13 Aug 2020 Ottawa, CA

Veterans provide opportunity to address Canada’s cyber skills shortage

Press contact

Victoria McQueen

EY Canada Specialist, Public Relations

Supporting the development and distribution of external communications and social media across Canada. Can be found by the lake in the summer and on the slopes in the winter.

EY Canada is collaborating with WithYouWithMe (WYWM), The Canadian Armed Forces (CAF) and Shared Services Canada (SSC) to address the cybersecurity talent gap by upskilling CAF veterans for projects within the Government of Canada. Demand for cybersecurity resources is growing quickly as 66% of security leaders report an increase in cyberattacks over the last 12 months, according to the 2020 EY Global Information Security Survey.

The WYWM program will train veterans in technology-based roles that leverage existing skills, potential and aptitude testing data. Then, through the Cyber Workforce Enablement Program Contract with SSC, EY Canada will work with government departments to identify cyber and technology requirements of cybersecurity roles and place program graduates with complementary skills.

“Public and private sectors need to think outside of the box to leverage members of our broader community to build a sustainable workforce in cybersecurity. Looking beyond a candidate’s experience to their transferable skills and potential can help fill the talent gap,” says Jamie O’Hare, Associate Partner, EY Canada Cybersecurity practice. “That’s exactly what we’re doing with Shared Services Canada.

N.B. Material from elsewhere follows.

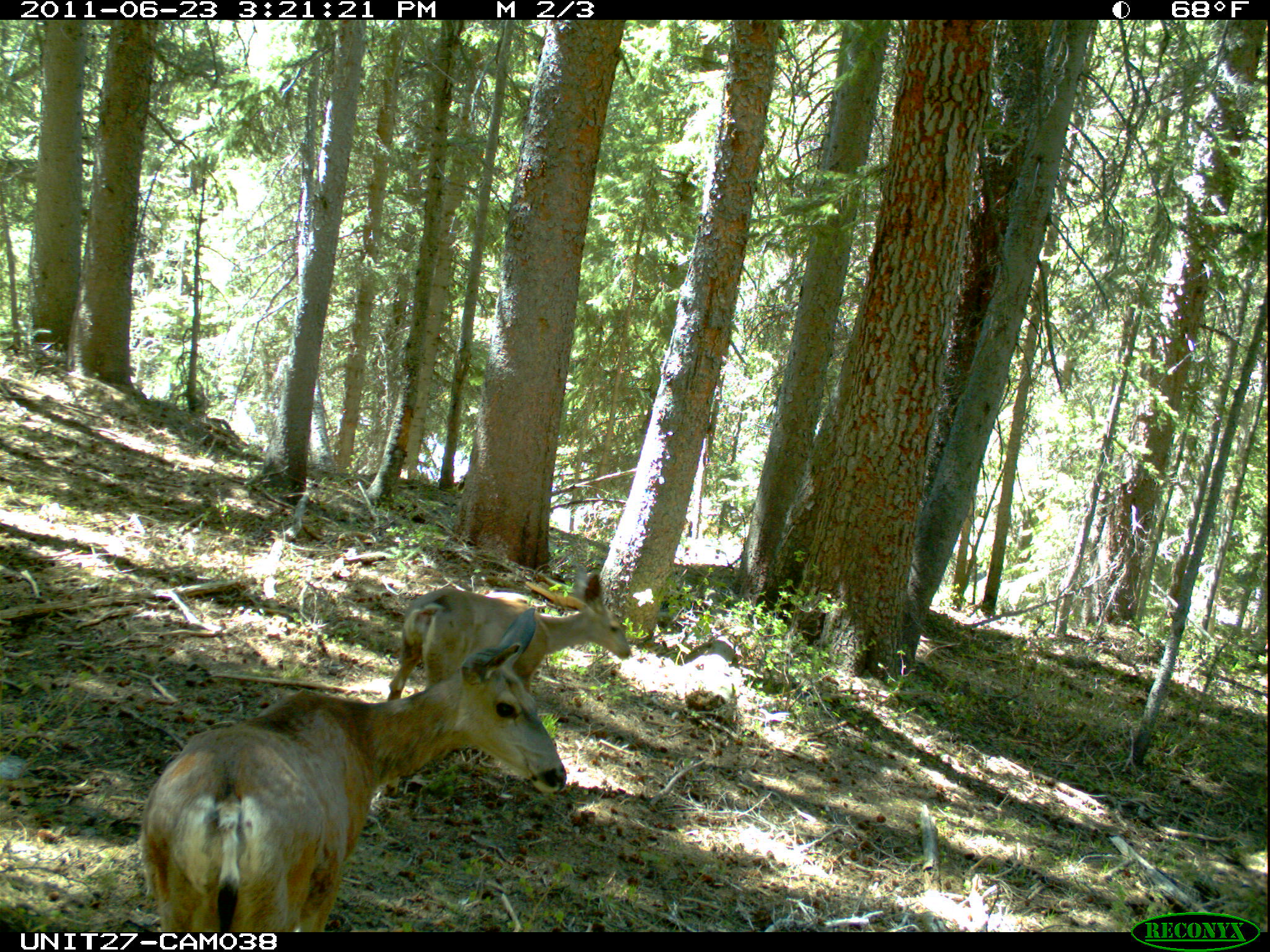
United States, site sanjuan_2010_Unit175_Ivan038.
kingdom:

Military personnel are trained in land, air and sea and by simply adding new digital terrain, we can leverage the expertise and skills that they already possess.”

The strength of an organization comes from the variability and diversity of its workforce to bring differentiated ideas and perspectives to the table. Resilience, defence and project and change management are among the skills that veterans possess that complement roles in cybersecurity. What’s more, these individuals already have the security clearance required to work for the Government of Canada, providing one less barrier to entry.

“We are proud to be working with our colleagues in The Canadian Armed Forces Transition Group and our industry partners on the project,” said Paul Glover, President of Shared Services Canada. “The Cyber Workforce Enablement Program will help meet the need for qualified cyber security professionals while also helping veterans find meaningful work once their uniformed careers are over.”